*MATERIALS PROVIDED*.
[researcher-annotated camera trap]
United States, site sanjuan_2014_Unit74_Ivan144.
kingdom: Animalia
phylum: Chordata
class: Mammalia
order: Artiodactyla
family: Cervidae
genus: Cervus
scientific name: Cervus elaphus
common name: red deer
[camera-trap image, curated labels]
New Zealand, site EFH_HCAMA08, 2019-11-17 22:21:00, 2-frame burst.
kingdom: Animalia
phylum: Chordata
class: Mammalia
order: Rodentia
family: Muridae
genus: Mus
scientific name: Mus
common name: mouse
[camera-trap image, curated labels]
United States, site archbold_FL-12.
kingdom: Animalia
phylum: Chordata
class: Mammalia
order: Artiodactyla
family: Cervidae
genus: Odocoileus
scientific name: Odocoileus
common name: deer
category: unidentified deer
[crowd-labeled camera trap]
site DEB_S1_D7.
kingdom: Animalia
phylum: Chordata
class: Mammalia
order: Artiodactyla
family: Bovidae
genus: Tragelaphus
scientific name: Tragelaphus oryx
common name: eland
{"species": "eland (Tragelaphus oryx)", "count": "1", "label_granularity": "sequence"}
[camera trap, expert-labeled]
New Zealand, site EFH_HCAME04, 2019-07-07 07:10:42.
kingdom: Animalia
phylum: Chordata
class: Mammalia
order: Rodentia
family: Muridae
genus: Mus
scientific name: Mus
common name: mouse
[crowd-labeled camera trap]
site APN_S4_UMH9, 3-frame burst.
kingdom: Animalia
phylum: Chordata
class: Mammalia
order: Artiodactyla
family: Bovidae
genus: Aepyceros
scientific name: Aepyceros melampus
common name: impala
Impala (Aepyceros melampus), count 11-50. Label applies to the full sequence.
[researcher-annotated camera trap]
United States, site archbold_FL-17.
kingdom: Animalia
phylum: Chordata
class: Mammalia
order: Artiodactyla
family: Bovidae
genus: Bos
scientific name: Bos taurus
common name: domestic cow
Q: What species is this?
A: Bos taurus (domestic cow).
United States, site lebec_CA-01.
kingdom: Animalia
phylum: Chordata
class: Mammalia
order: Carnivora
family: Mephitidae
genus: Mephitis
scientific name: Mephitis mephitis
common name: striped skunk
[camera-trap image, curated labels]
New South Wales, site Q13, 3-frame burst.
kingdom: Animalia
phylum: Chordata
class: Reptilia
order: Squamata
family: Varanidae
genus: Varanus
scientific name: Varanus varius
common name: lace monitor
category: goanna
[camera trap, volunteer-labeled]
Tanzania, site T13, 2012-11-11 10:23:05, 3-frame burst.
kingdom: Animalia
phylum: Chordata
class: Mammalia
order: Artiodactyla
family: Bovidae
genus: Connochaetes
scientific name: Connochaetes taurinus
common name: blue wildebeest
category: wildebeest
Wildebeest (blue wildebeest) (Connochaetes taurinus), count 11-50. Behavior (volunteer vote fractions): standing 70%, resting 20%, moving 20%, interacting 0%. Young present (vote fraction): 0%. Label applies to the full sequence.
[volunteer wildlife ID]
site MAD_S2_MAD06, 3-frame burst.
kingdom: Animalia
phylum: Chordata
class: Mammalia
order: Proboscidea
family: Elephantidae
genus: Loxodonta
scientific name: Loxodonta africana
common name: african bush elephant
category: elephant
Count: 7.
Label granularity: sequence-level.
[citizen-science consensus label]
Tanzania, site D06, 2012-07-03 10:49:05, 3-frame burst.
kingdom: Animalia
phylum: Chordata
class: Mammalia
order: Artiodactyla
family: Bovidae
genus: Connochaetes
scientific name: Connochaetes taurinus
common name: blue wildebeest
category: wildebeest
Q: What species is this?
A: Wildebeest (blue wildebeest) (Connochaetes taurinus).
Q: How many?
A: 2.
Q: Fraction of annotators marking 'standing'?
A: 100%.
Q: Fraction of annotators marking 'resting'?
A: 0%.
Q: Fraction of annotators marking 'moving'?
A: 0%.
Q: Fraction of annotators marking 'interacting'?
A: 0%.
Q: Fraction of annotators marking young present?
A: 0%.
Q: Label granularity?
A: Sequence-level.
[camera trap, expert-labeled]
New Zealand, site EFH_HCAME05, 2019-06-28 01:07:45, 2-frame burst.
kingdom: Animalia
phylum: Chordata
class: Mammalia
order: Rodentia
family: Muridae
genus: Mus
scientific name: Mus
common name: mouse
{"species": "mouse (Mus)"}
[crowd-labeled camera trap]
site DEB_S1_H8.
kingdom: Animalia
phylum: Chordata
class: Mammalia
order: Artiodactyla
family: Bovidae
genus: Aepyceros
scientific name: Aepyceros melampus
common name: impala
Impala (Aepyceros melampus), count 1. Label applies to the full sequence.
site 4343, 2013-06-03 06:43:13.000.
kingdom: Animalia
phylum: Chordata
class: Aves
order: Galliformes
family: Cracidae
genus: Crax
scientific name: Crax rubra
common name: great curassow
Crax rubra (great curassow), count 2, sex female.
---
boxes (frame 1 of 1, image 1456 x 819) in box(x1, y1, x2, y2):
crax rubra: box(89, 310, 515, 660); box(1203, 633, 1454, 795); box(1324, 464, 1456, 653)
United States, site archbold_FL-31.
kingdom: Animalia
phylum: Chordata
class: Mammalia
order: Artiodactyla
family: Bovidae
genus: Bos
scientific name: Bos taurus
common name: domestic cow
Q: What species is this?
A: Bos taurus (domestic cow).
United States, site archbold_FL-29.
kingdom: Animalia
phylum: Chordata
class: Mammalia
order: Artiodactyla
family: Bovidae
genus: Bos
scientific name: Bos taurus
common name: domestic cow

*TRY IT*. Search the entries above for the word "Tanzania" and count the lines that hold it. Reply with only that number.

*COMPLETED EXERCISE*. 2